▼

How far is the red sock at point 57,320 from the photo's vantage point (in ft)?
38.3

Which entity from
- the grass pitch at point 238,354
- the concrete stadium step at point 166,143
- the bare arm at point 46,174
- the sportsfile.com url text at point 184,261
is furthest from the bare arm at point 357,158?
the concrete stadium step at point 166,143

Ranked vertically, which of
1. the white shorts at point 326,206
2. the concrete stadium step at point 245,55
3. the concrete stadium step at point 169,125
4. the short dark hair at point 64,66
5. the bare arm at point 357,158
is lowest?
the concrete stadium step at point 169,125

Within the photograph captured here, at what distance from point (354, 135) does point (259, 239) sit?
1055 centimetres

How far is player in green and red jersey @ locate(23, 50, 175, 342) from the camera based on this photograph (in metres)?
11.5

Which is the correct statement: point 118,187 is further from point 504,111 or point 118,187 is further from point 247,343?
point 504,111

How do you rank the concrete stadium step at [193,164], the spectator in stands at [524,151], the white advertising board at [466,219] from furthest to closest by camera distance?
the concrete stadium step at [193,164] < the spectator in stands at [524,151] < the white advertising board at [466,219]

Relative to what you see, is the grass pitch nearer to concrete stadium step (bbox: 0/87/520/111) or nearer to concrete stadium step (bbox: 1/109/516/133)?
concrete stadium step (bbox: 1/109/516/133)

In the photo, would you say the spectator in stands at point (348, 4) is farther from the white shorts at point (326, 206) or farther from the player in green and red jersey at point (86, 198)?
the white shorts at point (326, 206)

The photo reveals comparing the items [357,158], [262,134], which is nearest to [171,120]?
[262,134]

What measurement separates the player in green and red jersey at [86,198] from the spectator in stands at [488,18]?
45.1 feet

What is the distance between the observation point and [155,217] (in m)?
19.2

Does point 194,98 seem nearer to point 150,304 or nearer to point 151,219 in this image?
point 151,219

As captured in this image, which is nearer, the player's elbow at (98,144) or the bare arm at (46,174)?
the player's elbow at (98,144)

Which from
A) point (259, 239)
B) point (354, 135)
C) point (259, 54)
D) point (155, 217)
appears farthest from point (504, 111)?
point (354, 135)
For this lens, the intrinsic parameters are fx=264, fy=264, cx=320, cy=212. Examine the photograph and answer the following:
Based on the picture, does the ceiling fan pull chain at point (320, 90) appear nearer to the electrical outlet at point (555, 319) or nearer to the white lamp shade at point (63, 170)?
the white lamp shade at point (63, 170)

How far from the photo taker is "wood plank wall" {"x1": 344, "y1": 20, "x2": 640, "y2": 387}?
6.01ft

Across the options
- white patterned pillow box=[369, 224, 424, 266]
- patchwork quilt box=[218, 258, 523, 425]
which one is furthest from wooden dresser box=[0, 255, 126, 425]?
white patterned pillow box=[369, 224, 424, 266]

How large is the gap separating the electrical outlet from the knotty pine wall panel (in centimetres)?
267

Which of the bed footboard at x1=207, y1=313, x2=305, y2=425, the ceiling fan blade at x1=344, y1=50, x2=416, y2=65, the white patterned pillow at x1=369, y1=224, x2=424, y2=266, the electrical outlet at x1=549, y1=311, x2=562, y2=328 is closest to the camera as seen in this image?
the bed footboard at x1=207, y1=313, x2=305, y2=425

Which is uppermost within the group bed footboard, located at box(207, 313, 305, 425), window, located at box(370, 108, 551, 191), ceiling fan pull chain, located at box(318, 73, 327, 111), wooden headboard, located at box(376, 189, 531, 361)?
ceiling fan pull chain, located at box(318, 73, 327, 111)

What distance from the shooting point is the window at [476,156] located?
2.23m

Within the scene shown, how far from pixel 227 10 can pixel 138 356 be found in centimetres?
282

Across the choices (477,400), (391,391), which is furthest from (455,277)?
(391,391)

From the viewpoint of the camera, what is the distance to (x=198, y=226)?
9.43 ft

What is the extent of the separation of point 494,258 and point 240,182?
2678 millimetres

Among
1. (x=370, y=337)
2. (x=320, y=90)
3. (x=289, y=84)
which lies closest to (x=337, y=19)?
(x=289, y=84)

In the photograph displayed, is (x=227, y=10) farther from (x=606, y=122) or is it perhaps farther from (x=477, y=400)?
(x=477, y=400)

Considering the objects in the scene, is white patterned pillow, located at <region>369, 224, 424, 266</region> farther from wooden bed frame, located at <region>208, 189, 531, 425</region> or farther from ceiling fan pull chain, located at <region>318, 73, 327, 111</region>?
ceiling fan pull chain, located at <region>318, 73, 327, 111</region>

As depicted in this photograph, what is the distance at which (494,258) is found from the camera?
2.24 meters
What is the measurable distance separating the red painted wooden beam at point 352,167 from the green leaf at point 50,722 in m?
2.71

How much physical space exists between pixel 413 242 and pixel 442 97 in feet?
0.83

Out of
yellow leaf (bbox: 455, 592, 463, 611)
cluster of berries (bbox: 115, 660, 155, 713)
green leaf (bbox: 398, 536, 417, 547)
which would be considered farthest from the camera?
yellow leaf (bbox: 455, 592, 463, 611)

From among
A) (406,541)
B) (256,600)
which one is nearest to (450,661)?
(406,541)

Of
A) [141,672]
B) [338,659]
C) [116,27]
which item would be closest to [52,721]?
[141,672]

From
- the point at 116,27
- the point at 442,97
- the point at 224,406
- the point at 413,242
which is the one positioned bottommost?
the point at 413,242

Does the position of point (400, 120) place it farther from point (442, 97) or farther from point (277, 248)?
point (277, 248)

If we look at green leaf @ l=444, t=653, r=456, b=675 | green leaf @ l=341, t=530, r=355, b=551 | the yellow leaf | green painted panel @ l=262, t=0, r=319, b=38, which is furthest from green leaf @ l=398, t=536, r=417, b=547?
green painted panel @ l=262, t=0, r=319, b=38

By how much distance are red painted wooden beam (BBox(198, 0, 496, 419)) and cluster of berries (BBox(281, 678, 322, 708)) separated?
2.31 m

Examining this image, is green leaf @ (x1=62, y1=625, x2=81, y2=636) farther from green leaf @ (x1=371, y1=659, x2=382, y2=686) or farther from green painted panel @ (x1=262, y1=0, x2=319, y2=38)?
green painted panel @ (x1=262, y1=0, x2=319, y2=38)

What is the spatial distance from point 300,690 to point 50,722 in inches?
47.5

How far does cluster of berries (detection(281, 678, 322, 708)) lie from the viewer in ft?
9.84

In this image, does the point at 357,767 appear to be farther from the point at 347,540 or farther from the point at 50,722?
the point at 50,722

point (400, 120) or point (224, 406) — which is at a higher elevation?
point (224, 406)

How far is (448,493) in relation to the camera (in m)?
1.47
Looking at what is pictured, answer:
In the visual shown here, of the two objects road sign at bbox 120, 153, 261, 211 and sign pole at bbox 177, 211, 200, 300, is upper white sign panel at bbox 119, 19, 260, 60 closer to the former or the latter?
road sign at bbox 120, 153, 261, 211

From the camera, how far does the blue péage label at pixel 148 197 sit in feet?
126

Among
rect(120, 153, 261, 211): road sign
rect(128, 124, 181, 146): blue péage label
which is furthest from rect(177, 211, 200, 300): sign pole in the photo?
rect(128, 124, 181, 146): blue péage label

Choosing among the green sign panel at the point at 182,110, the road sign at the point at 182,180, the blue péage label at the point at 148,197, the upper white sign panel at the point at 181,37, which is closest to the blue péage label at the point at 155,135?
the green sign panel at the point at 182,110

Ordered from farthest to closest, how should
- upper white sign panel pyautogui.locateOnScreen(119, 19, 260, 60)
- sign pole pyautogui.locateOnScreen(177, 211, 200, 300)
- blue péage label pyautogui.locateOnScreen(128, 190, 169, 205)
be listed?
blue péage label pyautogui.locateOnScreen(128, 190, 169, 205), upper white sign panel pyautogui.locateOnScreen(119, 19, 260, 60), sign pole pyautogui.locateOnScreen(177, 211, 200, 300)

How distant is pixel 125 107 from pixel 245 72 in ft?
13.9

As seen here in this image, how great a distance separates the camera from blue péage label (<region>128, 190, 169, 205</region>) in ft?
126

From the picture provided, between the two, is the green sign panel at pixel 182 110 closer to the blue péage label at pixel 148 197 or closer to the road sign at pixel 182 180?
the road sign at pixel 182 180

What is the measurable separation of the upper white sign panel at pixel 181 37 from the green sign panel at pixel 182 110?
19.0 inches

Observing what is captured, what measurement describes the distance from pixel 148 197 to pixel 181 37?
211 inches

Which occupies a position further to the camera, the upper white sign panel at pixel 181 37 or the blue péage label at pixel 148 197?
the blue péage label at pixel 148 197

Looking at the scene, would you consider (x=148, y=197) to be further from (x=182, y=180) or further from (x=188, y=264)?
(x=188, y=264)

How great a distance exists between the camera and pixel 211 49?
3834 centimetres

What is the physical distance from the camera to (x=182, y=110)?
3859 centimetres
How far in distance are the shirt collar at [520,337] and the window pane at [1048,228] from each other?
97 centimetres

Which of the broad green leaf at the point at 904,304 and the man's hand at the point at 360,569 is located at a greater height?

▲

- _INSTRUCTION_: Reproduce the lines word for word, starting at the one holding "What is the measurable separation" and ending at the final line of the material above.

- _EXERCISE OUTPUT_:
What is the measurable separation of the upper white sign panel at pixel 181 37 from the green sign panel at pixel 182 110?
19.0 inches

Observing what is captured, what measurement describes the distance from pixel 148 197 to pixel 181 37?
211 inches

Which occupies a position further to the camera, the upper white sign panel at pixel 181 37 or the blue péage label at pixel 148 197?
the blue péage label at pixel 148 197

Looking at the scene, would you consider (x=148, y=197) to be further from (x=182, y=180) or further from (x=188, y=264)?
(x=188, y=264)

How great a distance exists between the camera and pixel 211 49?
3834 centimetres

What is the physical distance from the camera to (x=182, y=110)?
3859 centimetres
How far in distance are the shirt collar at [520,337] and the window pane at [1048,228] from each other?
97 centimetres

Which of the broad green leaf at the point at 904,304 and the man's hand at the point at 360,569 is located at a greater height?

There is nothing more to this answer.